This was the day you came into this world.
I saw your mum lying on the bed, all tired out from all the contractions she was having. Neither of us blamed you for it though, no no…..and me being a typical ‘man’ didn’t see it coming either. Your mum was livid. She was bright red and shouting obscenities at me, throwing whatever she could get her hands on at my head. She didn’t really blame me per se, it was just that she needed an outlet, and I understood that. So although her plastic cup did hit me square in between my eyes, I just kept smiling because I knew that you were coming soon.
I won’t go through the whole delivery process because, well, you girls just instinctively know about. I was right there though, holding your mums hand and getting mine squeezed as if it were an orange. Then I saw it, the top of your tiny little head, and yes, you had jet black hair (both your mum and I do, even if hers might look brown, but I’ll let her explain that to you).

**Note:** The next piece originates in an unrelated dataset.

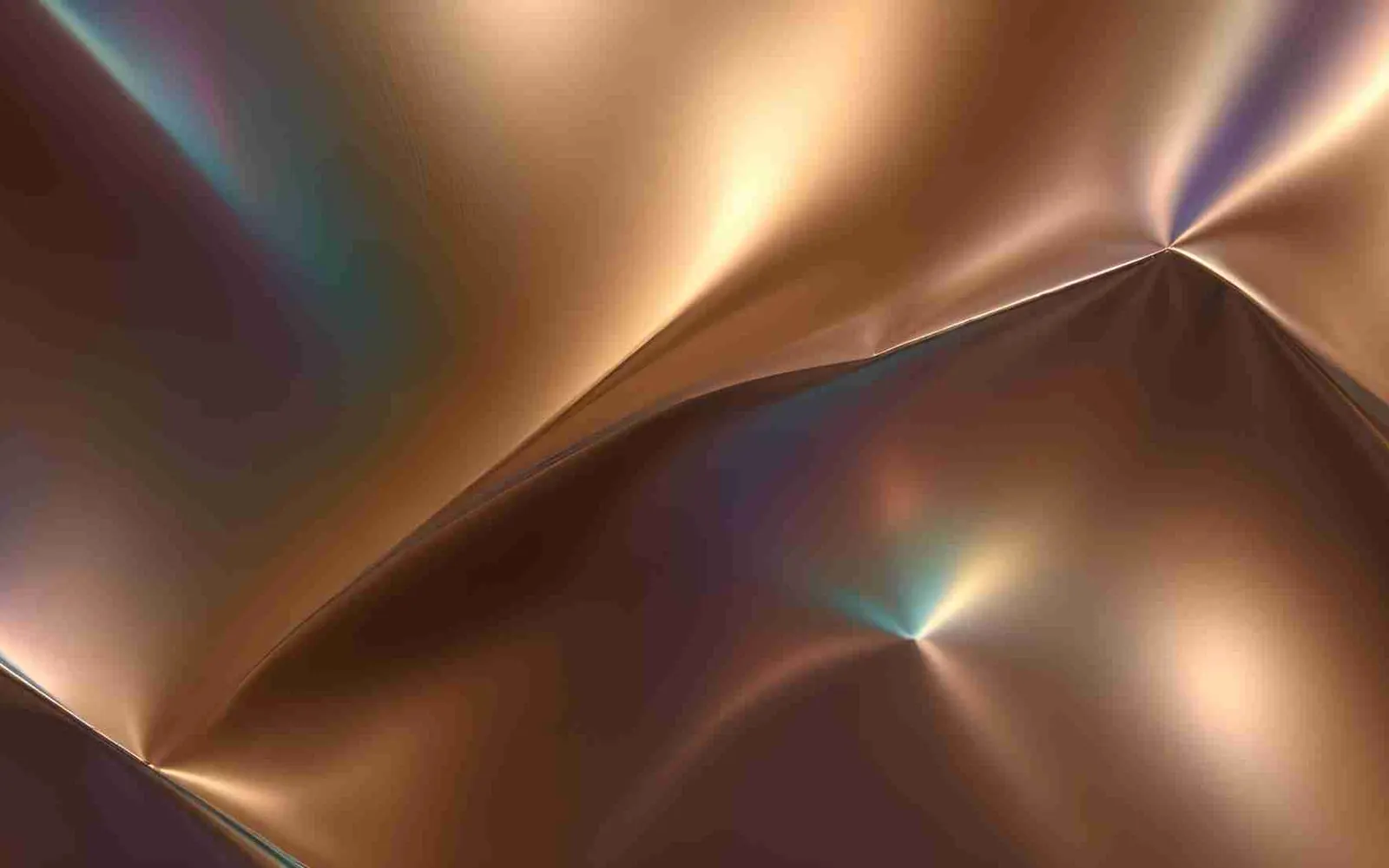Copper & Brass sheet — ETP Copper · Brass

Sigh, but that face. The face that even Helen of Troy would have killed for. You looked absolutely beautiful. All sleepy and with a look wondering what the fuss was about. Although you didn’t cry, I knew you were ok just looking into those eyes. In that moment, I fell in love with you wholeheartedly. I would have done anything, absolutely anything just to protect you and be there for you.

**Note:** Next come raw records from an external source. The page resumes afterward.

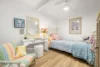 88 Kingsley Terrace, Manly, Qld 4179-Image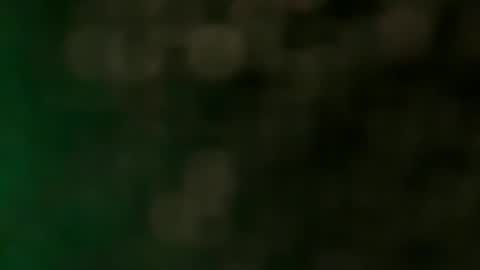 Snapshot of toy_gunn chatting on December 2, 7:14 am Toy Gunn online show from December 2, 7:14 am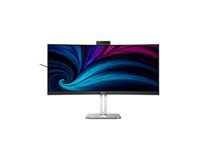 Philips Produits Philips 34B2U6603CH/00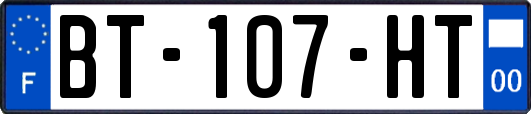 BT-107-HT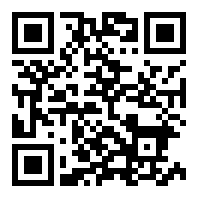 附近爱恋交友app免费版下载v1.0.0净化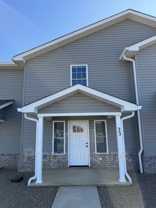 127 Adam And Corby Rd #23 - Photo 1 of 1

I remember the look on your mums face when she held you in her arms. I knew she fell for you hook, line and sinker too. She’s always kept herself fairly reserved, with only glimpses of what she really feels. But on this day, the day you came into this world, she opened up to you instantly. You were our little girl, and the two of us couldn’t be prouder, couldn’t be happier that it was you that chose to come to us.